SUPPLIED ENTRIES: Begin
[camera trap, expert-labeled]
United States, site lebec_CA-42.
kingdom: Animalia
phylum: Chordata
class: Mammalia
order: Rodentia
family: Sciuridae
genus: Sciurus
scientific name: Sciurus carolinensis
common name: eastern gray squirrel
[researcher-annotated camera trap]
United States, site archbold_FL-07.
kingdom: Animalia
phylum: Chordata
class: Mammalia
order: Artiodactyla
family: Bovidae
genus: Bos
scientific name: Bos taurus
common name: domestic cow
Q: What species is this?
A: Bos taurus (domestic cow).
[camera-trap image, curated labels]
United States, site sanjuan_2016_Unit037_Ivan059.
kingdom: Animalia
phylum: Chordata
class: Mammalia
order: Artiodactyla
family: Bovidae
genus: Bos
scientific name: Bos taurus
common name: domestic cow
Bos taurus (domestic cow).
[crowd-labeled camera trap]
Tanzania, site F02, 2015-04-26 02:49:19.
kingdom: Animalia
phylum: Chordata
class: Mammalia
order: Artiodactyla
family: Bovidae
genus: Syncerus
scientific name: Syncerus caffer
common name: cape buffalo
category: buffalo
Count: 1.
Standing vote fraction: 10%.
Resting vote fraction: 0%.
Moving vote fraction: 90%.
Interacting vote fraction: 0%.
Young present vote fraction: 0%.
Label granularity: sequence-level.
SUPPLIED ENTRIES: End
### EXERCISE OBJECTIVE:
An exact reproduction of the listing is needed.

### REPLY TO THE TASK:
[camera trap, expert-labeled]
United States, site lebec_CA-42.
kingdom: Animalia
phylum: Chordata
class: Mammalia
order: Rodentia
family: Sciuridae
genus: Sciurus
scientific name: Sciurus carolinensis
common name: eastern gray squirrel
[researcher-annotated camera trap]
United States, site archbold_FL-07.
kingdom: Animalia
phylum: Chordata
class: Mammalia
order: Artiodactyla
family: Bovidae
genus: Bos
scientific name: Bos taurus
common name: domestic cow
Q: What species is this?
A: Bos taurus (domestic cow).
[camera-trap image, curated labels]
United States, site sanjuan_2016_Unit037_Ivan059.
kingdom: Animalia
phylum: Chordata
class: Mammalia
order: Artiodactyla
family: Bovidae
genus: Bos
scientific name: Bos taurus
common name: domestic cow
Bos taurus (domestic cow).
[crowd-labeled camera trap]
Tanzania, site F02, 2015-04-26 02:49:19.
kingdom: Animalia
phylum: Chordata
class: Mammalia
order: Artiodactyla
family: Bovidae
genus: Syncerus
scientific name: Syncerus caffer
common name: cape buffalo
category: buffalo
Count: 1.
Standing vote fraction: 10%.
Resting vote fraction: 0%.
Moving vote fraction: 90%.
Interacting vote fraction: 0%.
Young present vote fraction: 0%.
Label granularity: sequence-level.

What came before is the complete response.